» Selected excerpt:
Friday, May 14, 2010

Text of my rejection email for legal aid LOL LOL

Dear Mr. Subprime,



Thank you for your interest in volunteering with the Legal Aid Foundation of Los Angeles. We are currently receiving an unprecedented number of volunteer applications and are fully staffed with volunteers through the summer. Therefore, we are unable to consider your application at this time. Please contact us again in August. You may find other worthy organizations seeking volunteers at http://www.probono.net/ca/socal/. Good luck and I hope to hear from you in August.



Best,



Tai Glenn

Pro Bono Director

Legal Aid Foundation of Los Angeles

Subprime here:
"An unprecented number of volunteer applications". HA HA HA HA HA HA HA. Fuck you Mr. Obama and fuck you Larry Summers and FUCK YOU Timothy Geithner and FUCK YOU BENRON BERNANKE. You can keep on sprouting your lies about "green shoots" and "recovery" the fact of the matter is that millions in this country are languishing in poverty and distress while you motherfucking fucks raid the treasury on a daily basis. Know this, that all of you and your buddies on the board of Goldman, JP Morgan, Bank of America, and Citi, et al, will burn in hell for all of eternity.

» Written instruction 1:
Retype the blog post from "Thank you for" to "you in August.".
» Written instruction 2:
In the listing, rewrite the lines from the line with "Identify which from" to the line with "is furthest from", replacing "wooden plank" with "wooden board" and leaving everything else as it is. Give only those lines.
The blog post and the listing have nothing to do with each other.

» Recorded data:

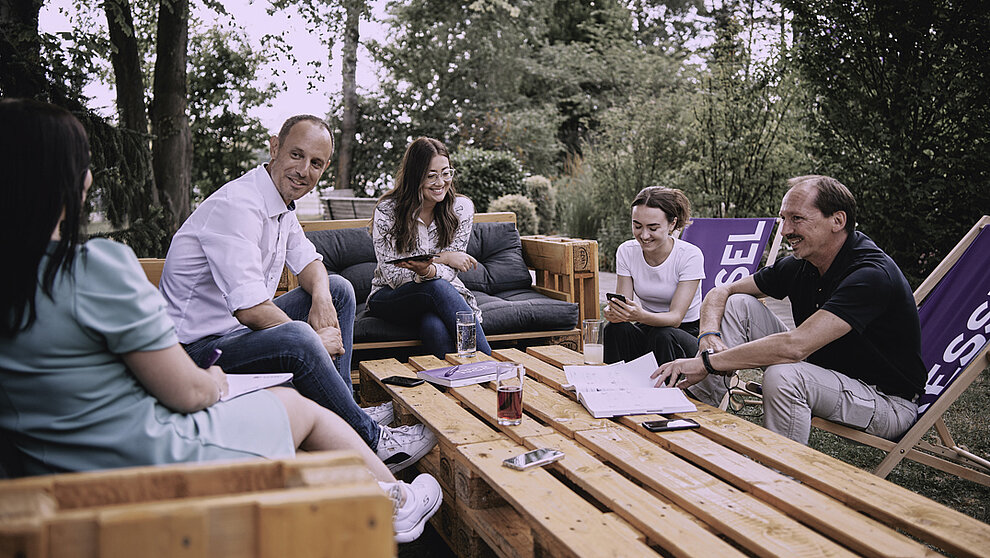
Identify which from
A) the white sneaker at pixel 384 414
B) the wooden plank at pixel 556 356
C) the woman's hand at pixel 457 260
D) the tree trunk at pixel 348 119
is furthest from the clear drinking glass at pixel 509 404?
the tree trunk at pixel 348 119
...
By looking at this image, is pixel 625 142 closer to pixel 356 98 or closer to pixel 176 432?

» Full response 1:
Thank you for your interest in volunteering with the Legal Aid Foundation of Los Angeles. We are currently receiving an unprecedented number of volunteer applications and are fully staffed with volunteers through the summer. Therefore, we are unable to consider your application at this time. Please contact us again in August. You may find other worthy organizations seeking volunteers at http://www.probono.net/ca/socal/. Good luck and I hope to hear from you in August.

» Full response 2:
Identify which from
A) the white sneaker at pixel 384 414
B) the wooden board at pixel 556 356
C) the woman's hand at pixel 457 260
D) the tree trunk at pixel 348 119
is furthest from the clear drinking glass at pixel 509 404?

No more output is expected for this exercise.